Augmenter sa notoriété aux États-Unis demeure un objectif de fond de la LNH. Ce tournoi bizarre, où deux équipes ont été fabriquées de toutes pièces pour s’assurer qu’un nombre maximal de joueurs du circuit y participe, n’ajoutera pas de pierre à cet édifice.

Et s’il fallait que la Russie surprenne le Canada demain – un scénario improbable, mais pas impossible –, l’intérêt chutera dramatiquement à Toronto et partout au Canada. Surtout que les Blue Jays, qui bataillent pour une place dans les séries éliminatoires du baseball majeur, disputeront des matchs déterminants au cours des prochains jours.

« On se concentre sur la qualité de la compétition, pas l’identité des vainqueurs », a dit Gary Bettman, hier, lors d’un point de presse auquel assistait mon collègue Guillaume Lefrançois. « Et la compétition est extraordinaire. »

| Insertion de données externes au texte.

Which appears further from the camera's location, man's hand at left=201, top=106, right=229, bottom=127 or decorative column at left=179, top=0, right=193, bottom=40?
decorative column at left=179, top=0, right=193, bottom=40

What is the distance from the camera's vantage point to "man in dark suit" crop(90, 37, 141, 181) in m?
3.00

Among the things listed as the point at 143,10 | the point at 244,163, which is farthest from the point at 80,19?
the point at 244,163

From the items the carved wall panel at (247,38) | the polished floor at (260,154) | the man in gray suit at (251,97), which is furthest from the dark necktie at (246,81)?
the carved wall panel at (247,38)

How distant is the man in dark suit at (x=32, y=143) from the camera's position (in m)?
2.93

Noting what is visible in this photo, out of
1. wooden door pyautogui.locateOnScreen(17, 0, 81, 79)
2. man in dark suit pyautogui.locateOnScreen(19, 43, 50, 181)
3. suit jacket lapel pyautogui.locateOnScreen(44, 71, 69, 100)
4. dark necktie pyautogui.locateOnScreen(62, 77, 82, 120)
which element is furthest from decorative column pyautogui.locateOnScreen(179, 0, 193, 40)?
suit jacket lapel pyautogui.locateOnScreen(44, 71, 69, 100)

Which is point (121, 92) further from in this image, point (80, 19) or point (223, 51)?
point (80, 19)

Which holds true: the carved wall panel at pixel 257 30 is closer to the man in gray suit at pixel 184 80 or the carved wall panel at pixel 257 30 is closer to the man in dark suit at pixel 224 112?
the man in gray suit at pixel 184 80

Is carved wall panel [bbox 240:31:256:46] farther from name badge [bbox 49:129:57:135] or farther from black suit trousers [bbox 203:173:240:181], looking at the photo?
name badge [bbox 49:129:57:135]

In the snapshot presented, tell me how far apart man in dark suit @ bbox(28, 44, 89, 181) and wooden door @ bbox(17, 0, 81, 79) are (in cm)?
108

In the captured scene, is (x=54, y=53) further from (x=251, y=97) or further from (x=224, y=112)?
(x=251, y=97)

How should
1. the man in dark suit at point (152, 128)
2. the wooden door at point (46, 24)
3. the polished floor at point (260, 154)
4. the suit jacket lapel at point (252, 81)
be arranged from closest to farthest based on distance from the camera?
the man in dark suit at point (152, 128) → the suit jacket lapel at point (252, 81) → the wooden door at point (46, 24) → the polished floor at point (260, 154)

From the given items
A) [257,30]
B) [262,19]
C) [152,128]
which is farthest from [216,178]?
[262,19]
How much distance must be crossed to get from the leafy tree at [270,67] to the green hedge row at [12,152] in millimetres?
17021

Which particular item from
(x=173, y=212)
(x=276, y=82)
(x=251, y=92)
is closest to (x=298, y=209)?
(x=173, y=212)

Vraiment, monsieur le commissaire ? On a certainement vu quelques bons duels jusqu’à maintenant. Mais la qualité demeure inégale. Le match d’hier après-midi entre la Russie et la Finlande ne passera pas à l’histoire. L’ambiance dans l’Air Canada Centre rappelait celle d’une rencontre présaison. Et celui du soir entre les États-Unis et la République tchèque était sans enjeu, les deux formations étant déjà éliminées. Difficile d’imaginer plus mauvais scénario pour l’ultime affrontement de première ronde.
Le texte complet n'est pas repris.